А воспоминания о детстве Василий Аксенов хранил в памяти всю жизнь. Порой они прорывались наружу, в его прозу или в устные рассказы. Например, в рассказе «Зеница ока» (первая редакция относится к середине шестидесятых годов прошлого века, опубликован в 2004 году) он описал семью родной тетки, в которой рос, пока его отец и мать в качестве «врагов народа» отбывали сроки в сталинских лагерях. В «Зенице ока» есть краткие упоминания и голодного 1942 года, и ленд-лиза, и «игрищ» казанских подростков, сверстников рассказчика:


«Прошел еще год войны. Вдруг показалось, что выжили. Вечно сосущее чувство голода стало отступать по мере проникновения в мизерные пайки кое-каких лендлизовских продуктов, в частности яичного порошка и сала лярд. Павлушиному сыну шел уже одиннадцатый год. Он увлекался Джеком Лондоном, а также выпусками боевика «Тайна профессора Бураго». О судьбе своих родителей, отца Павла и матери Евгении, он ничего не знал <…> Детство шло в активных игрищах со сверстниками. Дома соединялись проходными дворами, и пацаны носились по таинственным углам грязного мира, а также по чердакам и крышам…»
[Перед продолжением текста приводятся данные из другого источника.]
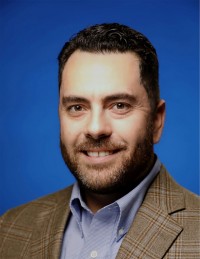 Tom Keefe
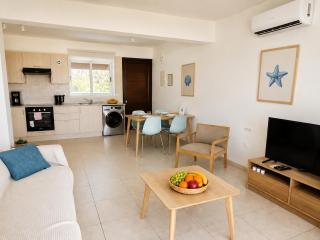 Narcissos 'Nissi Beach' apartment C2 - 3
На тех же воспоминаниях голодных военных лет в Казани строился ранний аксеновский рассказ «Завтраки 43-го года» (1962):


«Мы учились с Ним в одном классе во время войны в далеком перенаселенном, заросшем желтым грязным льдом волжском городе. Он был третье-годник, я догнал его в четвертом классе в 43-м году. Я был тогда хил, ходил в телогрейке, огромных сапогах и темно-синих штанах, которые мне выделили по ордеру из американских подарков. Штаны были жесткие, из чертовой кожи…».

А в повести «Свияжск» (1981), помимо все тех же примет быта военных годин, фигурируют «начальник» пионерского лагеря «однорукий инвалид войны Прахаренко» (в романе – Стручков) и физрук Лидия (в романе – Эля Крутоярова). Так, ее герой Олег Шатуновский вспоминает:


«Признаться, я почти ничего не помню (о Свияжске. – В.Е.): ни расположения домов, ни рисунка решеток, ни числа людей, ни их лиц, за исключением, пожалуй, лишь начальника Прахаренко с его здоровенным шнобелем, да плакатной физкультурной физиономии нашей поднадзорной Лидии. Пожалуй, можно еще вспомнить высокую траву вперемешку с пучками камыша меж песчаных отмелей волжской стороны острова и загорелые ноги “физручки”, поднятые выше травы. В конце концов мы выследили ее и нашего начальника, спрятавшись за дюнкой, и стали свидетелями удивительного акта, просто-напросто озарившего все это наше пионерское лето».

Своеобразный колорит Казани угадывался и в рассказе «Две шинели и нос» из книги рассказов «Негатив положительного героя», там, правда, герой-рассказчик предстает перед нами уже в пору своей юности.